NZVIF commits to underwrite another $40m

The New Zealand Venture Investment Fund is likely to invest into a number of new venture capital funds, following the government’s announcement of a new $40 million underwrite commitment to NZVIF’s venture capital programme.

NZVIF chief executive Franceska Banga said the $40 million underwrite commitment will enable NZVIF to make new investment commitments to another two, or possibly three, venture capital funds, up to a total of $200 million of investment commitments.

“The government has already committed $160 million to our venture capital programme, and this capital is close to fully committed with six existing venture capital funds and two new funds in the pipeline.

“This $40 million underwrite commitment will enable NZVIF not only to make new fund commitments, but also enables us to reinvest the returns from our existing funds into new venture capital funds.

“It is a timely announcement.  We have seen a significant rise in the level of angel investment into start-ups over the past few years.  The most successful of those companies are now developing to the stage where they will require new investment to assist their growth, particularly as they start to look build presence in offshore markets.  We hope that new venture capital funds can fill that funding gap for promising new companies. Then the companies can stay in New Zealand for longer, and local investors can reap a greater share of their success.

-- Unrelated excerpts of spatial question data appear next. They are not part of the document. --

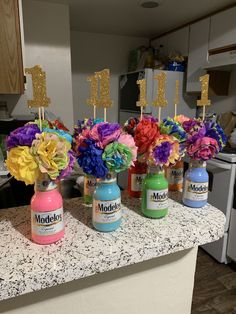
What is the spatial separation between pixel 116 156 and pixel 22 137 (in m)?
0.21

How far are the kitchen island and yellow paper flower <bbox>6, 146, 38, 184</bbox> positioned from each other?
0.60ft

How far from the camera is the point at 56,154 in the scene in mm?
533

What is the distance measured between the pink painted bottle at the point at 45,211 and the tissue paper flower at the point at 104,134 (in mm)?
144

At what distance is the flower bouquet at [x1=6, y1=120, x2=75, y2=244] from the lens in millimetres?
521

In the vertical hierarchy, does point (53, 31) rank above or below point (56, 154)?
above

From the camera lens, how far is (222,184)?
1.89 m

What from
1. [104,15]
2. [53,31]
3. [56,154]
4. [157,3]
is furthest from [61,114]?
[56,154]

“NZVIF will now consider the best option for committing to new private sector venture capital funds.  We expect to make an announcement within the next few weeks on our preferred pathway forward.”

Report on the Angel Investment Landscape in NZ

The inimitable Bill Payne has written his final report to NZVIF and The ICEHOUSE on his findings about the entrepreneurial landscape in New Zealand, based on his six-month tenure on our shores, and it makes very interesting reading.

The good news:

  • Kiwi entrepreneurs and their ventures are on par with their US counterparts in terms of quality
  • The angel investment scene in NZ is very active and developing rapidly
  • Incubators are starting to show promising in commercialising laboratory-based innovation
  • The NZ Government’s commitment to start-up business is laudable.

The bad news:

  • Like their overseas counterparts, NZ entrepreneurs lack sufficient understanding of marketing, sales channels, capital source, governance, and competitive analysis
  • Too much incubator support of angel groups has led to “spoiled angels” who are not engaged enough in the entire deal-flow process or mentoring portfolio companies
  • The Valley of Death between $2m-$5m dollars looms larger than ever given the global financial climate
  • Current tax regimes discourage investment for trade sale exits.

Key suggestions:

  • Entrepreneurs should get a footing in local markets before attempting to sell offshore
  • Companies wanting to get funding should stop writing Investment Memoranda (IMs) and focus on succinct business plans instead
  • Angel groups should seek to more fully engage their members in all aspects of investment and post-investment activities, rather than relying on external sources
  • Angels should upskill themselves through better education programmes
  • NZVIF should not focus on creating more large conventional VC ($100m+) funds, but instead focus on creating 2-5 new smaller ($60-80m) funds
  • Companies that need more than $5m investment should become successful offshore, and then raise that investment in their target markets
  • Tax rules should be modified to clarify the tax ramifications of share options, as well as to better facilitate and encourage angel investment.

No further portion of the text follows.